Re: handling unsupported optlen in cgroup bpf getsockopt: (was [PATCH net-next v4 2/4] net: socket: add sockopts blacklist for BPF cgroup hook)

From: Stanislav Fomichev <sdf@google.com>
To: Kui-Feng Lee <sinquersw@gmail.com>
Cc: Martin KaFai Lau <martin.lau@linux.dev>,
	Eric Dumazet <edumazet@google.com>,
	davem@davemloft.net, linux-kernel@vger.kernel.org,
	netdev@vger.kernel.org, daniel@iogearbox.net,
	Jakub Kicinski <kuba@kernel.org>, Paolo Abeni <pabeni@redhat.com>,
	Leon Romanovsky <leon@kernel.org>,
	David Ahern <dsahern@kernel.org>, Arnd Bergmann <arnd@arndb.de>,
	Kees Cook <keescook@chromium.org>,
	Christian Brauner <brauner@kernel.org>,
	Kuniyuki Iwashima <kuniyu@amazon.com>,
	Lennart Poettering <mzxreary@0pointer.de>,
	linux-arch@vger.kernel.org,
	Aleksandr Mikhalitsyn <aleksandr.mikhalitsyn@canonical.com>,
	bpf <bpf@vger.kernel.org>
Subject: Re: handling unsupported optlen in cgroup bpf getsockopt: (was [PATCH net-next v4 2/4] net: socket: add sockopts blacklist for BPF cgroup hook)

EXERCISE DESCRIPTION =
According to the email header, who sent this message?

RECORDS =
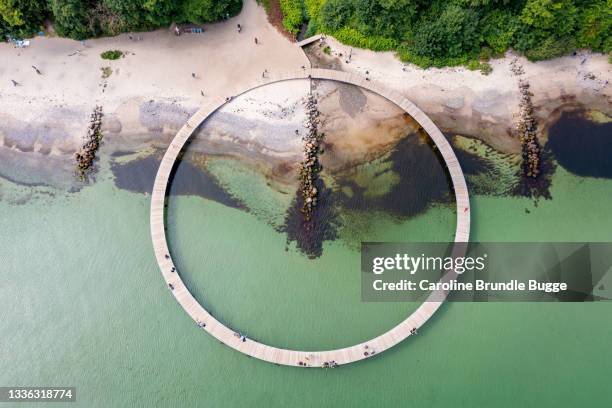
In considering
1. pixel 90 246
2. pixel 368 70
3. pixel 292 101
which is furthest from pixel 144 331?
pixel 368 70

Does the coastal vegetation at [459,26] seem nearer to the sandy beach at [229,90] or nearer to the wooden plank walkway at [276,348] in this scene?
the sandy beach at [229,90]

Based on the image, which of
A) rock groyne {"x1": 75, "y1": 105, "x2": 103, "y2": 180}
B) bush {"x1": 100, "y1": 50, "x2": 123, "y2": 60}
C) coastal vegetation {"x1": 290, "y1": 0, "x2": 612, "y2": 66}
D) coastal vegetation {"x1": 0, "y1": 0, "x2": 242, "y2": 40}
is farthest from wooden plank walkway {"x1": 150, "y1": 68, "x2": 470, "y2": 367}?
bush {"x1": 100, "y1": 50, "x2": 123, "y2": 60}

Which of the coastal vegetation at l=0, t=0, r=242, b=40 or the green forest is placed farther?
the green forest

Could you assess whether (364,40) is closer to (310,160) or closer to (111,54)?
(310,160)

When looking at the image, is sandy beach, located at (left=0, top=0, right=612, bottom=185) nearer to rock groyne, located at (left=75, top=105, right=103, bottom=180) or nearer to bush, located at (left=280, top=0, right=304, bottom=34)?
rock groyne, located at (left=75, top=105, right=103, bottom=180)

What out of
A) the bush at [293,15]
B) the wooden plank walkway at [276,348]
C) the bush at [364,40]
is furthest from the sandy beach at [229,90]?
the bush at [293,15]

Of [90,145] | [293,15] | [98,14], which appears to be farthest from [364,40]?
[90,145]
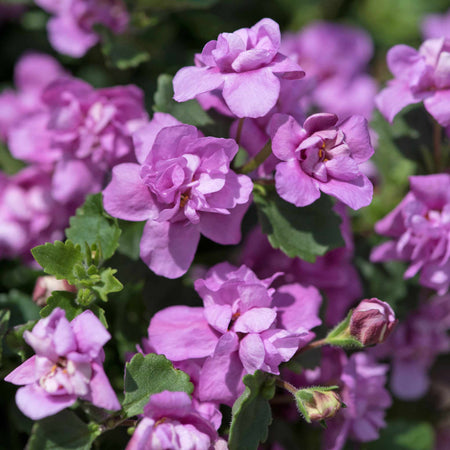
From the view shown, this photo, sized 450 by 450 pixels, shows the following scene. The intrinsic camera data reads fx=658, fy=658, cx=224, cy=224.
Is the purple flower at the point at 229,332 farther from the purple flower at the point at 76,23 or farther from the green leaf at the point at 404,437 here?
the purple flower at the point at 76,23

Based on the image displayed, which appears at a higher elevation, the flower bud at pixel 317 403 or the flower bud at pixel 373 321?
the flower bud at pixel 373 321

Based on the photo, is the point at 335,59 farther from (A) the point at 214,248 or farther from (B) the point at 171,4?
(A) the point at 214,248

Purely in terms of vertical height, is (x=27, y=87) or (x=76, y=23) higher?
(x=76, y=23)

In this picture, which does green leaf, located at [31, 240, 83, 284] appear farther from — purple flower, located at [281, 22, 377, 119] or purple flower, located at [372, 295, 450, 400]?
purple flower, located at [281, 22, 377, 119]

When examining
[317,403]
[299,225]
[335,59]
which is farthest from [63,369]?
[335,59]

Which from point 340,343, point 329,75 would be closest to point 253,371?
point 340,343

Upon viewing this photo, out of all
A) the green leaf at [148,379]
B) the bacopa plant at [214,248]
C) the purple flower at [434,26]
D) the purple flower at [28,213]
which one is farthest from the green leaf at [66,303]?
the purple flower at [434,26]

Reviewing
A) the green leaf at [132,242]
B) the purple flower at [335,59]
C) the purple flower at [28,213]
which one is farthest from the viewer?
the purple flower at [335,59]
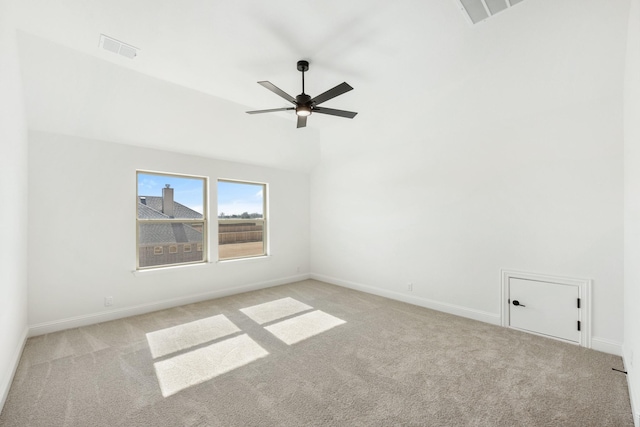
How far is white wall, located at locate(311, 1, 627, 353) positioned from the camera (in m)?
2.59

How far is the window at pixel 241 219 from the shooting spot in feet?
16.8

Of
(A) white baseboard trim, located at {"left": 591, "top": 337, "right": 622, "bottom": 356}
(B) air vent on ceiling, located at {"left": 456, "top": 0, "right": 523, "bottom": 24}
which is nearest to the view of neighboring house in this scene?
(B) air vent on ceiling, located at {"left": 456, "top": 0, "right": 523, "bottom": 24}

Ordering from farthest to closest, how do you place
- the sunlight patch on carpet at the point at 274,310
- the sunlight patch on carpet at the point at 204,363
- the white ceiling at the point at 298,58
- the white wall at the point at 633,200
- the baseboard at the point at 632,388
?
the sunlight patch on carpet at the point at 274,310
the sunlight patch on carpet at the point at 204,363
the white ceiling at the point at 298,58
the white wall at the point at 633,200
the baseboard at the point at 632,388

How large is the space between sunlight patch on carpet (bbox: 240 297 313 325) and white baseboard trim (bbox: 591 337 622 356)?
10.8 feet

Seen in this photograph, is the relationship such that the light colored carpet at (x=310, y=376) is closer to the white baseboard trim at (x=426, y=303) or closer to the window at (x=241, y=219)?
the white baseboard trim at (x=426, y=303)

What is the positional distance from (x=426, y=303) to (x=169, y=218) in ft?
14.0

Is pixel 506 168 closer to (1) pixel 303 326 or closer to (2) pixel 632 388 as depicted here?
(2) pixel 632 388

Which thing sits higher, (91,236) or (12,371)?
(91,236)

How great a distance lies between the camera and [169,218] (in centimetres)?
452

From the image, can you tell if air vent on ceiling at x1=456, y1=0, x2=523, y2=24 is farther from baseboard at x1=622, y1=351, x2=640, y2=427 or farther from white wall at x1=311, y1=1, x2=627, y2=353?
baseboard at x1=622, y1=351, x2=640, y2=427

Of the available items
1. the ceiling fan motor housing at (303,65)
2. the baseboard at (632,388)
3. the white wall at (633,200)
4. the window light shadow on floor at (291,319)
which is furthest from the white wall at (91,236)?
the baseboard at (632,388)

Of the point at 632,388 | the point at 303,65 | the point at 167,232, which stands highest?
the point at 303,65

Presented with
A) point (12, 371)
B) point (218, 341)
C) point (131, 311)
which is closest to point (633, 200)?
point (218, 341)

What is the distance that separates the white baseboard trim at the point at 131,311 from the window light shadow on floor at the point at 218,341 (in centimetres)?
84
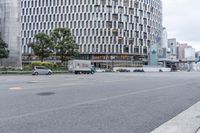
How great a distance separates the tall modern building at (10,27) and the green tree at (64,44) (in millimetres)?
9357

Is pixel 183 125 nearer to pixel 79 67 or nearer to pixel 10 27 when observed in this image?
pixel 10 27

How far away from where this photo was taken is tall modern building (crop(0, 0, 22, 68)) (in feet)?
220

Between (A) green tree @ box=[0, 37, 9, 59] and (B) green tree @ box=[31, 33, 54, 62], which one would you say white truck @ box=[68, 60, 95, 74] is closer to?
(B) green tree @ box=[31, 33, 54, 62]

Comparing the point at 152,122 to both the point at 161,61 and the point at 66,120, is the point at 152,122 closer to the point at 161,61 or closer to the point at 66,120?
the point at 66,120

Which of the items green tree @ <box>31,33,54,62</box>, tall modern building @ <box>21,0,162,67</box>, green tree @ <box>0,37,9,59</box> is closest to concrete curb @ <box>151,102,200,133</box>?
green tree @ <box>0,37,9,59</box>

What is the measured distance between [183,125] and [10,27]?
62.7 m

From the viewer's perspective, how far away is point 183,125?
8.25 m

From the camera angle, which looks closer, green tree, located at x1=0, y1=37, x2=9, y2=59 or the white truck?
green tree, located at x1=0, y1=37, x2=9, y2=59

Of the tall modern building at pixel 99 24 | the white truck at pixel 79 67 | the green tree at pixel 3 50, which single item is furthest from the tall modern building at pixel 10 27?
the tall modern building at pixel 99 24

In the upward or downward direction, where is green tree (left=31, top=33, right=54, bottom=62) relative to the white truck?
upward

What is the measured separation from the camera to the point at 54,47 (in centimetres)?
7425

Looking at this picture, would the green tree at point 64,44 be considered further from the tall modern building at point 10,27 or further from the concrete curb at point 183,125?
the concrete curb at point 183,125

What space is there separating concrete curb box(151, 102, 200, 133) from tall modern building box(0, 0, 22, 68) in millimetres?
60841

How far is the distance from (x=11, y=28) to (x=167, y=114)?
60.8 meters
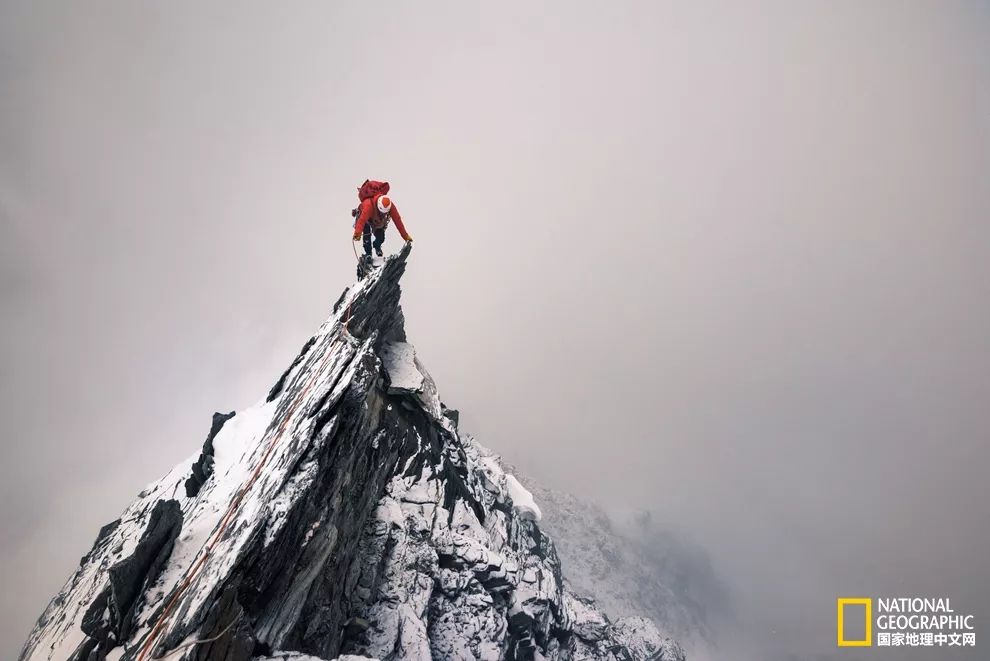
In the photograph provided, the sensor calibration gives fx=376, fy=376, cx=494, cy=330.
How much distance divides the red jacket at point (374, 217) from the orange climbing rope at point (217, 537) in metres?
7.02

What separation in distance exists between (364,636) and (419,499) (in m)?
7.63

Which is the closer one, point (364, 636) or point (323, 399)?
point (323, 399)

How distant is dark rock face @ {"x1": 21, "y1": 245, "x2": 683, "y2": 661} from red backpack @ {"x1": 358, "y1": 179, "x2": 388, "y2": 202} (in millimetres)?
3413

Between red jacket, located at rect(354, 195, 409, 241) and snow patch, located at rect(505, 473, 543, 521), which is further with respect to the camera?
snow patch, located at rect(505, 473, 543, 521)

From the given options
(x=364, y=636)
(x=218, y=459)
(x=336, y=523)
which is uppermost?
(x=218, y=459)

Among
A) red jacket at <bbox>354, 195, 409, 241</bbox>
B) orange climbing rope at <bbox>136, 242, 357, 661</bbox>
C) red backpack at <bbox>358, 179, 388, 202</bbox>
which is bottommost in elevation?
orange climbing rope at <bbox>136, 242, 357, 661</bbox>

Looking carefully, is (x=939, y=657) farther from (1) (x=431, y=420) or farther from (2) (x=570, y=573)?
(1) (x=431, y=420)

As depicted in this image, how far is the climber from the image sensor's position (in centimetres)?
1936

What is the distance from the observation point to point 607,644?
31.2 metres

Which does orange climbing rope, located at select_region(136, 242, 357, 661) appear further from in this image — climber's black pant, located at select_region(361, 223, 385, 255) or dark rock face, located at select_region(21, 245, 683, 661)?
climber's black pant, located at select_region(361, 223, 385, 255)

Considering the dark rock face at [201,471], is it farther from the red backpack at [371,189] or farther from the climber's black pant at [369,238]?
the red backpack at [371,189]

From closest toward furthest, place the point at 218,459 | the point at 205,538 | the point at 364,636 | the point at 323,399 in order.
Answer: the point at 205,538
the point at 323,399
the point at 364,636
the point at 218,459

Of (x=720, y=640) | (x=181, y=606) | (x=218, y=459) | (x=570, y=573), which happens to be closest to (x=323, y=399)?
(x=181, y=606)

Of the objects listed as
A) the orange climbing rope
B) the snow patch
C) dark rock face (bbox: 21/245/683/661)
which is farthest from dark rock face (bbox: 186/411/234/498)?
the snow patch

EXERCISE SOLUTION =
Stanislav Fomichev (sdf@google.com).